◆ What you need to do ◆
In full and word for word, copy the records that follow.

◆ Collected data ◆
>>>
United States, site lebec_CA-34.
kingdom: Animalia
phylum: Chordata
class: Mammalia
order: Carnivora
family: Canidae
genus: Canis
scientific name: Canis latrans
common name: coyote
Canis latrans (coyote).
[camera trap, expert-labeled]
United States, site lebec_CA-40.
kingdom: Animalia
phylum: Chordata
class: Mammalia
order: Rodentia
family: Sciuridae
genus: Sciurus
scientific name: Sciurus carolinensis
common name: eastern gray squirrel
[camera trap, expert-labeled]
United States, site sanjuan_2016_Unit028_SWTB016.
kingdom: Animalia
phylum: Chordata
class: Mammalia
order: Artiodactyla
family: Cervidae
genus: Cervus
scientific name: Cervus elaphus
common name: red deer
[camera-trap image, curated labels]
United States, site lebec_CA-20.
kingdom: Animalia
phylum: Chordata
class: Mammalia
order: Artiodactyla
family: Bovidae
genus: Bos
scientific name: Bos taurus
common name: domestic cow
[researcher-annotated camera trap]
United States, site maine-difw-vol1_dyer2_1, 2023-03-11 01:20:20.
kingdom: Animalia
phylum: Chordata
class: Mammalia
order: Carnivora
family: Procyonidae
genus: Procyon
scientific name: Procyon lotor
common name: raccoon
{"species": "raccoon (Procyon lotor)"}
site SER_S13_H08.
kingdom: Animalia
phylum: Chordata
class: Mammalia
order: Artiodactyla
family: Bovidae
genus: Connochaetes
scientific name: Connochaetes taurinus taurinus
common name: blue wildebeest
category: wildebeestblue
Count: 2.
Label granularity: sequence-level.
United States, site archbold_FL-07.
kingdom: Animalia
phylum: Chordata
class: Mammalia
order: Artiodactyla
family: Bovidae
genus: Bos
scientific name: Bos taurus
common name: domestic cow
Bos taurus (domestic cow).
<<<
◆ Result of the task ◆
United States, site lebec_CA-34.
kingdom: Animalia
phylum: Chordata
class: Mammalia
order: Carnivora
family: Canidae
genus: Canis
scientific name: Canis latrans
common name: coyote
Canis latrans (coyote).
[camera trap, expert-labeled]
United States, site lebec_CA-40.
kingdom: Animalia
phylum: Chordata
class: Mammalia
order: Rodentia
family: Sciuridae
genus: Sciurus
scientific name: Sciurus carolinensis
common name: eastern gray squirrel
[camera trap, expert-labeled]
United States, site sanjuan_2016_Unit028_SWTB016.
kingdom: Animalia
phylum: Chordata
class: Mammalia
order: Artiodactyla
family: Cervidae
genus: Cervus
scientific name: Cervus elaphus
common name: red deer
[camera-trap image, curated labels]
United States, site lebec_CA-20.
kingdom: Animalia
phylum: Chordata
class: Mammalia
order: Artiodactyla
family: Bovidae
genus: Bos
scientific name: Bos taurus
common name: domestic cow
[researcher-annotated camera trap]
United States, site maine-difw-vol1_dyer2_1, 2023-03-11 01:20:20.
kingdom: Animalia
phylum: Chordata
class: Mammalia
order: Carnivora
family: Procyonidae
genus: Procyon
scientific name: Procyon lotor
common name: raccoon
{"species": "raccoon (Procyon lotor)"}
site SER_S13_H08.
kingdom: Animalia
phylum: Chordata
class: Mammalia
order: Artiodactyla
family: Bovidae
genus: Connochaetes
scientific name: Connochaetes taurinus taurinus
common name: blue wildebeest
category: wildebeestblue
Count: 2.
Label granularity: sequence-level.
United States, site archbold_FL-07.
kingdom: Animalia
phylum: Chordata
class: Mammalia
order: Artiodactyla
family: Bovidae
genus: Bos
scientific name: Bos taurus
common name: domestic cow
Bos taurus (domestic cow).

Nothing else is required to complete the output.